On to Questgarden, uses a metaphor of a community garden for everyone to share information and resources. He debuted the tool in 2005 and opened it to everyone in September. It started with 300 users and now has about 29,000 users. There about 14,000 webquests that have over 500 words.
The features of Questgarden include step by step prompting, and it is browser based (preferably Firefox). It emphasizes the sharing of resources and advice. It is a WYSIWYG tool. Has the ability to upload pictures and supplementary files. Based on design patterns.
Dodge is going on the demonstrate the tool. webquest.org There are five stages to creating a webquest.
1. goals and context
2. task and assessment
4. final details
5. polish and publish
There are many tools to assist in creating webquests maybe most importantly there are links to many examples that have been already created with the same pattern or basic design as the user has chosen, and there is even a chat room for real time interaction with other teachers.
He is now showing some examples of finished webquests. The overall design is fairly straight forward and easily navigable for students. Several examples are making students move away from the computer and go out into the community to achieve some positive ends usually with an environmental or political problem. Another area of webquests incorporates TV themes (CSI Macbeth). Lastly he’s showing an example in which the Great Gatsby is incorporating a wiki to have the students collaboratively great a guide to studying the book. Some webquests are now also incorporating podcasts.

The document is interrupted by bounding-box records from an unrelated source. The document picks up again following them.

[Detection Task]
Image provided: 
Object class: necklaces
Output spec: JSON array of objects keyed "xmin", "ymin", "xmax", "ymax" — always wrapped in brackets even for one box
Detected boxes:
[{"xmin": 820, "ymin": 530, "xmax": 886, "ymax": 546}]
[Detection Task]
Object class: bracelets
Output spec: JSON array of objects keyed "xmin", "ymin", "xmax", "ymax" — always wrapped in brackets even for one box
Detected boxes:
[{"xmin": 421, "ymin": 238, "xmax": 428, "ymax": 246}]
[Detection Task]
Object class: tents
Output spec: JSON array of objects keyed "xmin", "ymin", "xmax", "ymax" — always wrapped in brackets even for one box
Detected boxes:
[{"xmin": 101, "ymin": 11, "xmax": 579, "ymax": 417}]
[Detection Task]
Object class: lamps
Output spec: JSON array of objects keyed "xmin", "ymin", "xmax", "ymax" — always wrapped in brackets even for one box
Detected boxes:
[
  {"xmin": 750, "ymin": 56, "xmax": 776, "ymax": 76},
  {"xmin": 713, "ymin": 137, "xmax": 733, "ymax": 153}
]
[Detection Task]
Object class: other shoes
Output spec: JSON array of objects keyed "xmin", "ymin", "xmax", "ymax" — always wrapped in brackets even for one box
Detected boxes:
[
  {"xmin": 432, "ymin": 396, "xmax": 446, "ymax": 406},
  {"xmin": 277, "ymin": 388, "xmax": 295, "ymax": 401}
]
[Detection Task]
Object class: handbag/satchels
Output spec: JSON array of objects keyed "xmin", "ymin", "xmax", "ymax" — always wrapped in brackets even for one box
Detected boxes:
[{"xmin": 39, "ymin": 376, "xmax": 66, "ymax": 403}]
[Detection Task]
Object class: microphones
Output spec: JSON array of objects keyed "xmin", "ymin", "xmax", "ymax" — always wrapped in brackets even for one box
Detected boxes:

He was surprised with the extent in which there are kid created webquests. So far however they have not been successful.
Ultimately all good webquests in looking at Blooms taxonomy use the higher level thinking skills. The tool will be free until September 2006.
The new future features will include the ability to port the webquest to another server. Sites will be translated into other languages. Also there will be a peer rating and feedback. Integrated quiz/drill/game experiences. Also the ability to download someone elses’s Webquest into one’s server and the ability to tweak it to meet one’s needs. Also the two main sites webquest.org and webquest.edsu.edu will be merged into Drupal. RSS feeds for newly uploaded webquests. Lastly new design patterns will incorporate Web 2.0 tools including blogs, wikis, and podcasting to guide the user to use the tools in a way that makes sense. He will also for the next revision (after September 2006) incorporate new or recent tools including timelines, concept maps, and surveys.